We use the phrase opioid epidemic too casually, but it is much more troubling than it appears on first glance, writes the popular blogger Umair Haque. In many countries in the world — most of Asia and Africa — one can buy all the opioids one wants from any local pharmacy, without a prescription. Yet we don’t see opioid epidemics anywhere but America.   So the “opioid epidemic” — mass self-medication with the hardest of hard drugs — is again a social pathology of collapse unique to American life. It is not quite captured in the numbers, but only through comparison — and when we see it in global perspective, we get a sense of just how singularly troubled American life really is.

 

Why would people abuse opioids en masse unlike anywhere else in the world and why is the country with the most advanced science and technology unable to find a way to approach to homelessness and addiction while many poorer and less developed societies are doing significantly better? With all the energy and resources the USA puts into resolving the issues, we should not have even words for homelessness and addiction in American English.

 

Imagine a person who hates cars, but tries to impress everyone in his life with an immaculate looking vehicle.  He does not bother to change oil in time, always hits other cars while parking and keeps spilling ketchup and olive oil all over the seats. He brainstorms the most effective scientific solutions, frequently changing cars, reads the books about car industry and still his car always looks like a piece of junk.
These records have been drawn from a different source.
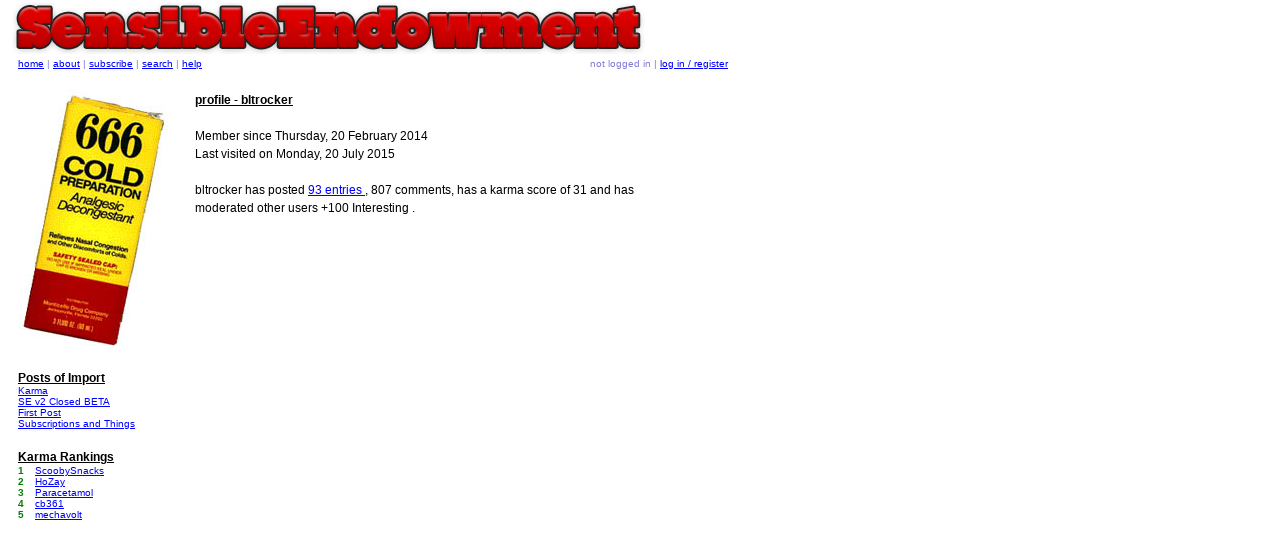

--- FILE ---
content_type: text/html; charset=UTF-8
request_url: http://sfw.sensibleendowment.com/profile.php/22
body_size: 1726
content:
<!DOCTYPE html>
<html>
<head>
<title>Sensible Endowment | Profile - bltrocker</title>
<meta charset="utf-8" />
<link href="/styles.css" rel="stylesheet" type="text/css">
</head>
You don’t have to be super smart to tell this idiot: “Dude, you have to love your car!” That is the silver bullet, the main secret of Finland, New Zealand, Israel or even poorest countries like Cuba who are doing much better in resolving problems of homelessness and addiction than the leading in every possible field the United States of America.

 

If you don’t want to see homeless people on the streets, if you want to protect your kids from seeing people taking drugs on the streets, then dude, you have to love your compatriots the way Finns or New Zealanders do.  An average Cuban or Israeli will not even think about about calling police right after seeing an emaciated person in their district. As long as you see in homeless people problems you want to get rid of, not Human Beings in desperate need of help, they will remain a  problem. Two major things so desperately needed in struggling with homelessness and addiction are dignity and self-respect, and the American society currently takes every opportunity to destroy it. As long as this is so, no wisest governor no most advanced scientific approach will help.